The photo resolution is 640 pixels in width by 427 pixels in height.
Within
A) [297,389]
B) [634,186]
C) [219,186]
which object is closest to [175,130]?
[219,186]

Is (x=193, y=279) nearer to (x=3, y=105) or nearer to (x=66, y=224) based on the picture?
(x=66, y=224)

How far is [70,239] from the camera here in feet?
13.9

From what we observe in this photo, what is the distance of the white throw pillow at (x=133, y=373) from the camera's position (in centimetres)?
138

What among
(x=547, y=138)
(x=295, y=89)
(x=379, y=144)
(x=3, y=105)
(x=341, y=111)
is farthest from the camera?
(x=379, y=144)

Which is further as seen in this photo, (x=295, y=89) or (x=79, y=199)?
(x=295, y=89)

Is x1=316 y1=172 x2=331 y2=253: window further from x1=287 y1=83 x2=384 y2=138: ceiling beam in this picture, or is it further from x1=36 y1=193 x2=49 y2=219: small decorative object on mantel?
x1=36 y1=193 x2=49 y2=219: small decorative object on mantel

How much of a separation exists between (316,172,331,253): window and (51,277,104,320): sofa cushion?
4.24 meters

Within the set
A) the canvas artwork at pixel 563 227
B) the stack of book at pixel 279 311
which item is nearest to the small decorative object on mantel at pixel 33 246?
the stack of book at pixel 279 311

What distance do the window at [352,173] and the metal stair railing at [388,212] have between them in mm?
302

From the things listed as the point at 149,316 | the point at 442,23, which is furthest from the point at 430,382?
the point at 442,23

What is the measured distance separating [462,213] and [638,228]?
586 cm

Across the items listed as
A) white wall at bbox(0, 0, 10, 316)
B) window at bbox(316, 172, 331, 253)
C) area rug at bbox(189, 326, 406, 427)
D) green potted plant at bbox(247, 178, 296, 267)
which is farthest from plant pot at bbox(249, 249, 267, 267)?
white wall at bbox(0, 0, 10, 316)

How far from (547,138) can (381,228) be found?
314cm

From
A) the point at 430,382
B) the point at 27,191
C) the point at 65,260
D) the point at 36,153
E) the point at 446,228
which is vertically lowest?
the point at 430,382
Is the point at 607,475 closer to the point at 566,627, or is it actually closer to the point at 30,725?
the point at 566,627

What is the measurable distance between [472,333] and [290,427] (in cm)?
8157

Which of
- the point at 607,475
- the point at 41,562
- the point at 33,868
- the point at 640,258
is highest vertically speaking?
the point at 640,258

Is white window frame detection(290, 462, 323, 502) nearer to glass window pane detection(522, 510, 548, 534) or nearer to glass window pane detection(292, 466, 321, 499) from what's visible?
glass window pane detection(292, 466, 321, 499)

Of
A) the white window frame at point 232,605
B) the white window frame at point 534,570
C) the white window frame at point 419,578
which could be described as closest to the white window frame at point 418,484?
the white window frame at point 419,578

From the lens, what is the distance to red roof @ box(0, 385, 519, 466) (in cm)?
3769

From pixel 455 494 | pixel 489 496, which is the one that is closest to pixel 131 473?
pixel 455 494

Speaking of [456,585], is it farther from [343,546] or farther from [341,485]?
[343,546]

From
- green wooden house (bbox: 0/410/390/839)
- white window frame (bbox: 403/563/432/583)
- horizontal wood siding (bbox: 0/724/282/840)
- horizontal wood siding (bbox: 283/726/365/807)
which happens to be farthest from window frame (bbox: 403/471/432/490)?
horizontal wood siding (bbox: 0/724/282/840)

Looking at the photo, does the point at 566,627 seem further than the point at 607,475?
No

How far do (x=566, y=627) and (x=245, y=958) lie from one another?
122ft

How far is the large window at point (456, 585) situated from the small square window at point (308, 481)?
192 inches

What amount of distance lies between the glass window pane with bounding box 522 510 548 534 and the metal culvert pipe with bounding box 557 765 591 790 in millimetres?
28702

########

• [WHAT NEEDS TO BE DONE]:
The listing above should be transcribed in full, exactly as written.

• [COMPLETE ANSWER]:
The photo resolution is 640 pixels in width by 427 pixels in height.
Within
A) [297,389]
B) [634,186]
C) [219,186]
which object is closest to [175,130]?
[219,186]

Is (x=193, y=279) nearer to (x=3, y=105) or nearer to (x=66, y=224) based on the picture?
(x=66, y=224)

How far is [70,239] from the camera here in feet?
13.9

From what we observe in this photo, what is the distance of the white throw pillow at (x=133, y=373) from the camera's position (in centimetres)?
138

What among
(x=547, y=138)
(x=295, y=89)
(x=379, y=144)
(x=3, y=105)
(x=341, y=111)
is farthest from the camera?
(x=379, y=144)

Which is further as seen in this photo, (x=295, y=89) or (x=79, y=199)?
(x=295, y=89)

Is x1=316 y1=172 x2=331 y2=253: window further from x1=287 y1=83 x2=384 y2=138: ceiling beam in this picture, or is it further from x1=36 y1=193 x2=49 y2=219: small decorative object on mantel?
x1=36 y1=193 x2=49 y2=219: small decorative object on mantel

How much of a separation exists between (316,172,331,253): window and (51,277,104,320): sofa cushion?
4.24 meters

Within the set
A) the canvas artwork at pixel 563 227
B) the stack of book at pixel 279 311
which item is nearest to the small decorative object on mantel at pixel 33 246?
the stack of book at pixel 279 311

What distance do the window at [352,173] and the metal stair railing at [388,212] have between them in mm?
302

From the things listed as the point at 149,316 | the point at 442,23, which is furthest from the point at 430,382?
the point at 442,23

What is the measured distance separating [462,213] and [638,228]?
586 cm

Across the items listed as
A) white wall at bbox(0, 0, 10, 316)
B) window at bbox(316, 172, 331, 253)
C) area rug at bbox(189, 326, 406, 427)
D) green potted plant at bbox(247, 178, 296, 267)
which is farthest from plant pot at bbox(249, 249, 267, 267)?
white wall at bbox(0, 0, 10, 316)

How far from (547,138) can (381,228) be found?
314cm

From
A) the point at 430,382
B) the point at 27,191
C) the point at 65,260
D) the point at 36,153
E) the point at 446,228
which is vertically lowest?
the point at 430,382
Is the point at 607,475 closer to the point at 566,627, or is it actually closer to the point at 30,725?
the point at 566,627

What is the measurable distance between [472,333] and [290,427] (in cm)?
8157

Which of
- the point at 607,475
- the point at 41,562
- the point at 33,868
- the point at 640,258
is highest vertically speaking?
the point at 640,258

Is white window frame detection(290, 462, 323, 502) nearer to glass window pane detection(522, 510, 548, 534) or nearer to glass window pane detection(292, 466, 321, 499) from what's visible?
glass window pane detection(292, 466, 321, 499)

Of
A) the white window frame at point 232,605
B) the white window frame at point 534,570
C) the white window frame at point 419,578
which could be described as closest to the white window frame at point 418,484?
the white window frame at point 419,578

From the lens, what is the distance to red roof @ box(0, 385, 519, 466) (in cm)?
3769

From pixel 455 494 | pixel 489 496, which is the one that is closest to pixel 131 473?
pixel 455 494

Speaking of [456,585], is it farther from [343,546] or farther from [341,485]?
[343,546]

From
- green wooden house (bbox: 0/410/390/839)
- white window frame (bbox: 403/563/432/583)
- horizontal wood siding (bbox: 0/724/282/840)
- horizontal wood siding (bbox: 283/726/365/807)
which happens to be farthest from window frame (bbox: 403/471/432/490)?
horizontal wood siding (bbox: 0/724/282/840)

Looking at the photo, does the point at 566,627 seem further than the point at 607,475?
No

How far do (x=566, y=627) and (x=245, y=958) lie from one another?
122ft

How far is the large window at point (456, 585) situated from the small square window at point (308, 481)?
192 inches

What amount of distance lies between the glass window pane with bounding box 522 510 548 534 and the metal culvert pipe with bounding box 557 765 591 790 in millimetres?
28702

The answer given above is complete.